Reef Worlds to the rescue
TROUBLED by what it describes as half-star waterfronts at several resorts around the world, including the Caribbean, Reef Worlds has designed a plan that will see it pumping US$4.5m into recreating marine habitats in the region.
Mike Wallace, director of development at Reef Worlds, didn’t reveal the names of the resorts with which it is seeking to partner on the project, but said it is currently in talks with “two well-known all-inclusive resort chains”. He expects to have 10 to 15 on board by the time the building wraps up at the end of 2014.
“Our team was shocked,” Wallace said after reviewing the state of resort waterfronts. “We discovered five-star properties with half-star waterfronts. Zones beyond the high-tide mark where natural reefs, colourful fish, and habitats were, are essentially gone, replaced with some old tyres, turtle grass and dead coral, and this was a global phenomenon.”

EXERCISE TASK A — Rewrite the part of the Reef Worlds article that opens with the words containing "Reef Worlds to" and closes with "in the region.", substituting "shorelines" for "waterfronts" throughout.
EXERCISE TASK B — Resume the Reef Worlds article from its final sentence onward.

PROVIDED INFORMATION —
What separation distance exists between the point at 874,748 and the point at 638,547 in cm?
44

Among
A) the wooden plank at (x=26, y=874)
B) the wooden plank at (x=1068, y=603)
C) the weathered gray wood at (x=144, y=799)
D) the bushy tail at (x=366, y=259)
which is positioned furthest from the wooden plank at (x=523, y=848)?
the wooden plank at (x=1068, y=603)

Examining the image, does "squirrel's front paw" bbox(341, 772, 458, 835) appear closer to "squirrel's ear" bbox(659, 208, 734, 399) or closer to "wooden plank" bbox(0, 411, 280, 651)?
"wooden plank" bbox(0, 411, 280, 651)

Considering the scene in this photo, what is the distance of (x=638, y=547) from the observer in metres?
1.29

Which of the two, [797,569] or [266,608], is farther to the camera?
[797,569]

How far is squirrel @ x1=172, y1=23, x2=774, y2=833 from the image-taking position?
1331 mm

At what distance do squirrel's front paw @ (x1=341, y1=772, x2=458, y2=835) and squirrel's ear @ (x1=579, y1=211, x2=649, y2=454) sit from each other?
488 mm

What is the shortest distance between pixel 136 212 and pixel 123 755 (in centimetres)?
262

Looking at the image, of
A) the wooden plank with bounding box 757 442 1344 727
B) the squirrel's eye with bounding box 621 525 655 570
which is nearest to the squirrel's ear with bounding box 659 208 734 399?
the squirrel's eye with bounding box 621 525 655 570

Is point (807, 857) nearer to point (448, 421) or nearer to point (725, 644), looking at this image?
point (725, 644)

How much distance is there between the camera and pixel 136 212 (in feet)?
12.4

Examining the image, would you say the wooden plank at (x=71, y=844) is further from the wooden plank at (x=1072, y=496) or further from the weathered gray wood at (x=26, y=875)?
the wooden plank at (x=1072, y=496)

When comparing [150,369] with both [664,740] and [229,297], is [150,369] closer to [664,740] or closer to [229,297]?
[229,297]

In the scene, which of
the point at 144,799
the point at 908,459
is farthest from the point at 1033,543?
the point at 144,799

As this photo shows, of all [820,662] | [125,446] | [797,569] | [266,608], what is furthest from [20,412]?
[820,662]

ANSWER A —
Reef Worlds to the rescue
TROUBLED by what it describes as half-star shorelines at several resorts around the world, including the Caribbean, Reef Worlds has designed a plan that will see it pumping US$4.5m into recreating marine habitats in the region.

ANSWER B —
The plan, he told the Jamaica Observer from his office in California, is to identify resorts that have an ecological track record and good environmental stewardship and give them funds to create underwater worlds featuring snorkel trails, scuba-training sites, coral propagation, etc. The resorts, in turn, will monetise the sites and put a percentage back into the development of environment tourism. He explained that each site will be different, as it will be directly tied into the resort’s own footprint.
“The ultimate goal is to create a series of mini-marine development sites that also act as mass tourism aggregators on the resort’s footprint. These sites also act as social media machines, allowing guests to interact and take their own pictures and videos underwater to be posted on social media sites and ultimately branded to our resort partner.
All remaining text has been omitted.